Expected number of same numbered balls in a box I have two boxes: A,B. The boxes A contains $n_1$ red balls which numbered from $(1, \cdots, n_1)$. The box B includes $n_2$ green balls which also numbered from $(1, \cdots, n_2)$. Throw balls from two boxes into a box C. However, some balls will drop-out with probability is $p$. **How many balls have the same number in box C?** A toy example is shown in below figure. In which, the box C will contain two balls (4,7) are the same number.
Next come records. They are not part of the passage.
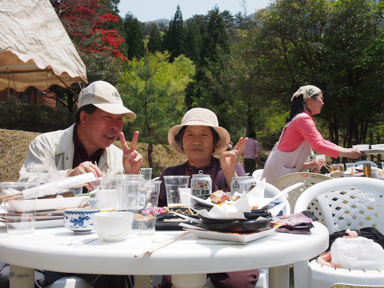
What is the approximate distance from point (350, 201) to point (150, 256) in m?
1.86

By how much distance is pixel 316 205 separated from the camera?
2.38 metres

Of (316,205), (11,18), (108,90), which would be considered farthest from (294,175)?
(11,18)

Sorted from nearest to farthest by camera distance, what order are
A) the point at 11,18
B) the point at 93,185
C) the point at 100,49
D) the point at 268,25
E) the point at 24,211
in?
1. the point at 24,211
2. the point at 93,185
3. the point at 11,18
4. the point at 268,25
5. the point at 100,49

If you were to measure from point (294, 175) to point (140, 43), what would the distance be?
116ft

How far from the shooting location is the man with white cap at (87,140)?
256 cm

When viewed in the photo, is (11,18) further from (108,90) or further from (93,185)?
(93,185)

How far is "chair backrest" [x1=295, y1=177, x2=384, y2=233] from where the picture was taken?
2199 mm


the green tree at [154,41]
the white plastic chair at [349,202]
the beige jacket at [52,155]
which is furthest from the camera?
the green tree at [154,41]

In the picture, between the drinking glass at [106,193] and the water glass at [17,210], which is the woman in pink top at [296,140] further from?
the water glass at [17,210]

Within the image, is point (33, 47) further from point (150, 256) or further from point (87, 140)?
point (150, 256)

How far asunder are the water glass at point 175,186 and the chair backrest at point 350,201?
78 centimetres

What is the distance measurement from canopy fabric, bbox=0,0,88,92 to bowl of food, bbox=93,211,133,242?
3.83 metres

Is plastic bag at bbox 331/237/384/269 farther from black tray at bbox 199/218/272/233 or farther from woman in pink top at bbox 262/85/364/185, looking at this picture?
woman in pink top at bbox 262/85/364/185

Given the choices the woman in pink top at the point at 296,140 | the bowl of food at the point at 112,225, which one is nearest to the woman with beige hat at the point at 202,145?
the woman in pink top at the point at 296,140
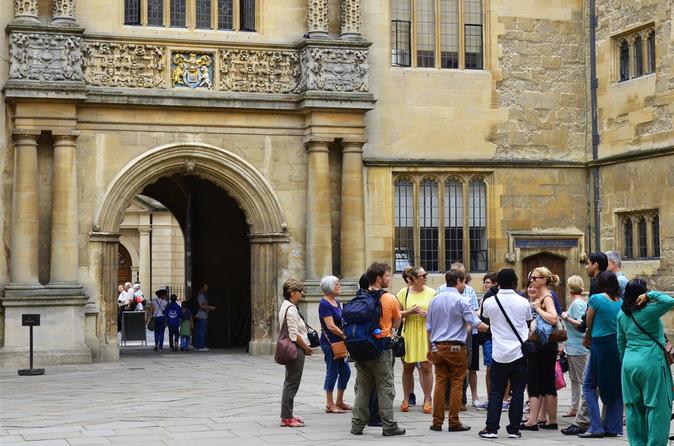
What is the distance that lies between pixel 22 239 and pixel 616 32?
43.1 ft

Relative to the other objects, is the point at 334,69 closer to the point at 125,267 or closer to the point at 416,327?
the point at 416,327

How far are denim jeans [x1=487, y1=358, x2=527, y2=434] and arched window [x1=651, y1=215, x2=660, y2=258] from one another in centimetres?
1237

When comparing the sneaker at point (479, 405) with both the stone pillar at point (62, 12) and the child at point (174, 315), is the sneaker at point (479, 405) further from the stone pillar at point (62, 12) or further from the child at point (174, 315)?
the child at point (174, 315)

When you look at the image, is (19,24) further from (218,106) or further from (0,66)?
(218,106)

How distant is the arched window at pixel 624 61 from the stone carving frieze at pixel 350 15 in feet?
19.2

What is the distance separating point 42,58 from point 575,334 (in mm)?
13216

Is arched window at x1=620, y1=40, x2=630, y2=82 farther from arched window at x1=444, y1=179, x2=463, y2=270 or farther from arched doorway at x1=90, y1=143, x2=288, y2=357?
arched doorway at x1=90, y1=143, x2=288, y2=357

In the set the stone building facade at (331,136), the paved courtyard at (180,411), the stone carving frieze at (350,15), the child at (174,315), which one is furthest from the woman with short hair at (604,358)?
the child at (174,315)

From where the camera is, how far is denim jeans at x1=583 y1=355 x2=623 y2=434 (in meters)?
12.1

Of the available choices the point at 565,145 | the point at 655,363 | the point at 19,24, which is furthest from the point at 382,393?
the point at 565,145

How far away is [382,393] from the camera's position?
1225 centimetres

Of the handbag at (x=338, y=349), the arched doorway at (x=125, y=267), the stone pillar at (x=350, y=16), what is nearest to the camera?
the handbag at (x=338, y=349)

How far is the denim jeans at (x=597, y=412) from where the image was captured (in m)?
12.1

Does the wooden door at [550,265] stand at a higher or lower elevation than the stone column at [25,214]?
lower
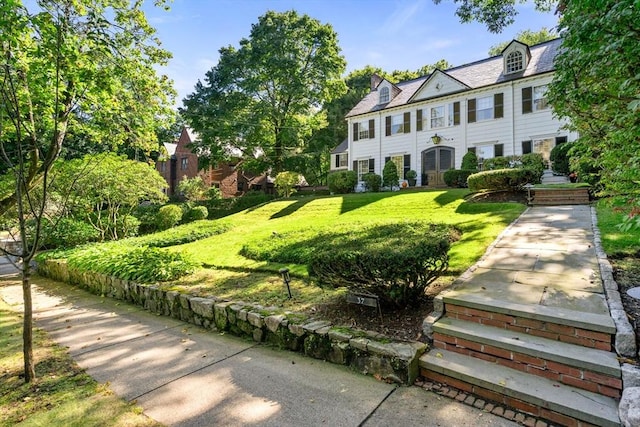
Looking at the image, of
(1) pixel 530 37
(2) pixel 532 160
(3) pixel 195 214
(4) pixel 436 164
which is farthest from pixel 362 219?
(1) pixel 530 37

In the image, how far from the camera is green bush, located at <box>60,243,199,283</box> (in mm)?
6672

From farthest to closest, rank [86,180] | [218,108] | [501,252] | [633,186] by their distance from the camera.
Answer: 1. [218,108]
2. [86,180]
3. [501,252]
4. [633,186]

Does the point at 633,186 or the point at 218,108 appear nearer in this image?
the point at 633,186

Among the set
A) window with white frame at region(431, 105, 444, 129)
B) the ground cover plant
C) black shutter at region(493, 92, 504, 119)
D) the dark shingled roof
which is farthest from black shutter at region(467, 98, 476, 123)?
the ground cover plant

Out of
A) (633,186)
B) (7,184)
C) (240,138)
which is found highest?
(240,138)

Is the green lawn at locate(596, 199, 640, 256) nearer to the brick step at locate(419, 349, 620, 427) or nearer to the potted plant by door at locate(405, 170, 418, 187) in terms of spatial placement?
the brick step at locate(419, 349, 620, 427)

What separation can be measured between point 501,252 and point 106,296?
796 cm

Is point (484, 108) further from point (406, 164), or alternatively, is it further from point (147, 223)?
point (147, 223)

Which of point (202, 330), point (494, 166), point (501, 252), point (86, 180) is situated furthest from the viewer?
point (494, 166)

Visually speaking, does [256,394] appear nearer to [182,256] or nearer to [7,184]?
[182,256]

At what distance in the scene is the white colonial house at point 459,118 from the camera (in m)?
16.7

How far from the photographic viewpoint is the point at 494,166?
1619cm

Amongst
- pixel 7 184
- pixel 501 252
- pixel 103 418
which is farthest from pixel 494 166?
pixel 7 184

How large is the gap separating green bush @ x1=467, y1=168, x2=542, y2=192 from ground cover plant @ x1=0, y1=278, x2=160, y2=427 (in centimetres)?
1220
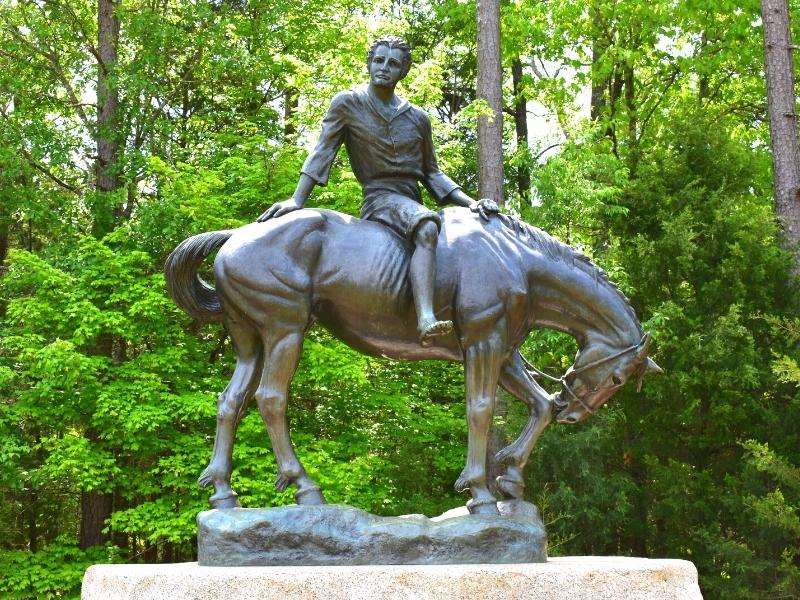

Thus, the answer is 2. ![enter image description here](

Let $m:=\min(n_1,n_2)$ and for $i\in\\{1,\dots,m\\}$ let $X_i$ take value $1$ if a red and a blue ball both with number $i$ will end up in box $C$. If this does not happen then let $X_i$ take value $0$. Then $$X:=X_1+\dots+X_m$$ equals the number of numbers doubly presented in box $C$. There are $2X$ balls that have a "numbermate" in the sense that there is another ball in box $C$ having the same number.

If you are after expectation then you can use linearity of expectation and symmetry to find that: $$\mathbb EX=m\Pr(X_1=1)$$

Also the $X_i$ are independent so that $X$ will have binomial distribution with parameters $m$ and $\Pr(X_1=1)$.

Can you find $\Pr(X_1=1)$ yourself?